Divisão de Farmacologia, Instituto Nacional do Câncer-INCA, Rio de Janeiro, Brazil.
Pharmacogenomics J. 2012 Jun;12(3):267-76. doi: 10.1038/tpj.2010.89. Epub 2010 Dec 21.
The impact of biogeographical ancestry, self-reported 'race/color' and geographical origin on the frequency distribution of 10 CYP2C functional polymorphisms (CYP2C82, 3, 4, CYP2C92, 3, 5, 11, CYP2C192, 3 and 17) and their haplotypes was assessed in a representative cohort of the Brazilian population (n=1034). TaqMan assays were used for allele discrimination at each CYP2C locus investigated. Individual proportions of European, African and Amerindian biogeographical ancestry were estimated using a panel of insertion-deletion polymorphisms. Multinomial log-linear models were applied to infer the statistical association between the CYP2C alleles and haplotypes (response variables), and biogeographical ancestry, self-reported Color and geographical origin (explanatory variables). The results showed that CYP2C193, CYP2C95 and CYP2C911 were rare alleles (<1%), the frequency of other variants ranged from 3.4% (CYP2C84) to 17.3% (CYP2C1917). Two distinct haplotype blocks were identified: block 1 consists of three single nucleotide polymorphisms (SNPs) (CYP2C1917, CYP2C192 and CYP2C92) and block 2 of six SNPs (CYP2C911, CYP2C93, CYP2C95, CYP2C82, CYP2C84 and CYP2C83). Diplotype analysis generated 41 haplotypes, of which eight had frequencies greater than 1% and together accounted for 96.4% of the overall genetic diversity. The distribution of CYP2C8 and CYP2C9 (but not CYP2C19) alleles, and of CYP2C haplotypes was significantly associated with self-reported Color and with the individual proportions of European and African genetic ancestry, irrespective of Color self-identification. The individual odds of having alleles CYP2C82, CYP2C83, CYP2C92 and CYP2C93, and haplotypes including these alleles, varied continuously as the proportion of European ancestry increased. Collectively, these data strongly suggest that the intrinsic heterogeneity of the Brazilian population must be acknowledged in the design and interpretation of pharmacogenomic studies of the CYP2C cluster in order to avoid spurious conclusions based on improper matching of study cohorts. This conclusion extends to other polymorphic pharmacogenes among Brazilians, and most likely to other admixed populations of the Americas.

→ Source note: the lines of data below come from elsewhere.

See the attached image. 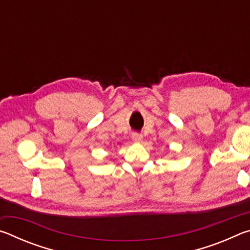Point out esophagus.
Instances as JSON below:
<instances>
[{
    "label": "esophagus",
    "instance_id": "obj_1",
    "mask_svg": "<svg viewBox=\"0 0 250 250\" xmlns=\"http://www.w3.org/2000/svg\"><path fill=\"white\" fill-rule=\"evenodd\" d=\"M142 139H143V137H142L141 134H139V133H133L132 134V140L134 142L140 143V142H142Z\"/></svg>",
    "mask_w": 250,
    "mask_h": 250
}]
</instances>
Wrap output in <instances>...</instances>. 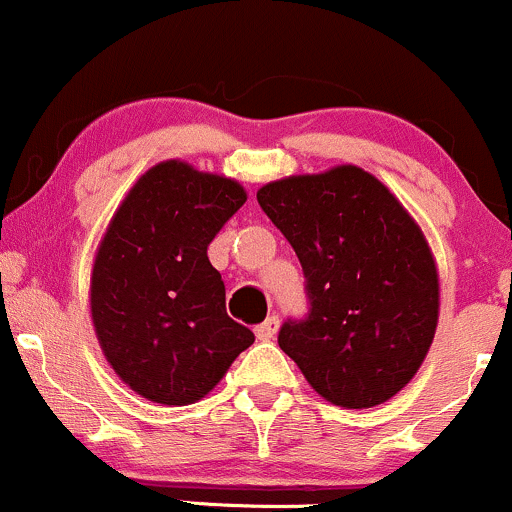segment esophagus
<instances>
[{"label": "esophagus", "mask_w": 512, "mask_h": 512, "mask_svg": "<svg viewBox=\"0 0 512 512\" xmlns=\"http://www.w3.org/2000/svg\"><path fill=\"white\" fill-rule=\"evenodd\" d=\"M276 332H279V317H276V315L267 317L262 325L255 327V334H257V339H260V342H269V339H274Z\"/></svg>", "instance_id": "34e87169"}]
</instances>
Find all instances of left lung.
I'll use <instances>...</instances> for the list:
<instances>
[{
    "label": "left lung",
    "instance_id": "1",
    "mask_svg": "<svg viewBox=\"0 0 512 512\" xmlns=\"http://www.w3.org/2000/svg\"><path fill=\"white\" fill-rule=\"evenodd\" d=\"M257 202L296 250L310 298L308 317L281 327V351L337 407L395 397L438 327V267L419 223L351 163L267 182Z\"/></svg>",
    "mask_w": 512,
    "mask_h": 512
}]
</instances>
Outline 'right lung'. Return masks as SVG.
I'll return each mask as SVG.
<instances>
[{
  "instance_id": "add662e5",
  "label": "right lung",
  "mask_w": 512,
  "mask_h": 512,
  "mask_svg": "<svg viewBox=\"0 0 512 512\" xmlns=\"http://www.w3.org/2000/svg\"><path fill=\"white\" fill-rule=\"evenodd\" d=\"M248 192L170 158L132 185L105 228L91 272L103 356L137 395L185 407L209 395L255 334L226 313L207 248Z\"/></svg>"
}]
</instances>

在巴西人群的代表性队列中(n=1034),评估了生物地理起源、自我报告的“种族/肤色”和地理来源对 10 个 CYP2C 功能多态性(CYP2C82、3、4、CYP2C92、3、5、11、CYP2C192、3 和17)及其单倍型频率分布的影响。使用 TaqMan 测定法在每个 CYP2C 基因座上进行等位基因鉴别。使用插入缺失多态性的面板来估计个体的欧洲、非洲和美洲生物地理起源比例。应用多项逻辑线性模型推断 CYP2C 等位基因和单倍型(响应变量)与生物地理起源、自我报告的肤色和地理来源(解释变量)之间的统计关联。结果表明,CYP2C193、CYP2C95 和 CYP2C911 是罕见等位基因(<1%),其他变体的频率范围为 3.4%(CYP2C84)至 17.3%(CYP2C1917)。鉴定出两个不同的单倍型块:块 1 由三个单核苷酸多态性(SNP)(CYP2C1917、CYP2C192 和 CYP2C92)组成,块 2 由六个 SNP(CYP2C911、CYP2C93、CYP2C95、CYP2C82、CYP2C84 和 CYP2C83)组成。双等位基因分析产生了 41 种单倍型,其中 8 种的频率大于 1%,总共占总体遗传多样性的 96.4%。CYP2C8 和 CYP2C9(但不是 CYP2C19)等位基因的分布以及 CYP2C 单倍型与自我报告的肤色以及个体的欧洲和非洲遗传起源比例显著相关,而与肤色自我识别无关。个体携带 CYP2C82、CYP2C83、CYP2C92 和 CYP2C93 等位基因以及包含这些等位基因的单倍型的可能性随着欧洲血统比例的增加而连续变化。总的来说,这些数据强烈表明,在设计和解释 CYP2C 簇的药物基因组学研究时,必须承认巴西人群的固有异质性,以避免基于对研究队列的不当匹配得出虚假结论。这一结论适用于巴西人中的其他多态性药物基因,也很可能适用于美洲的其他混合人群。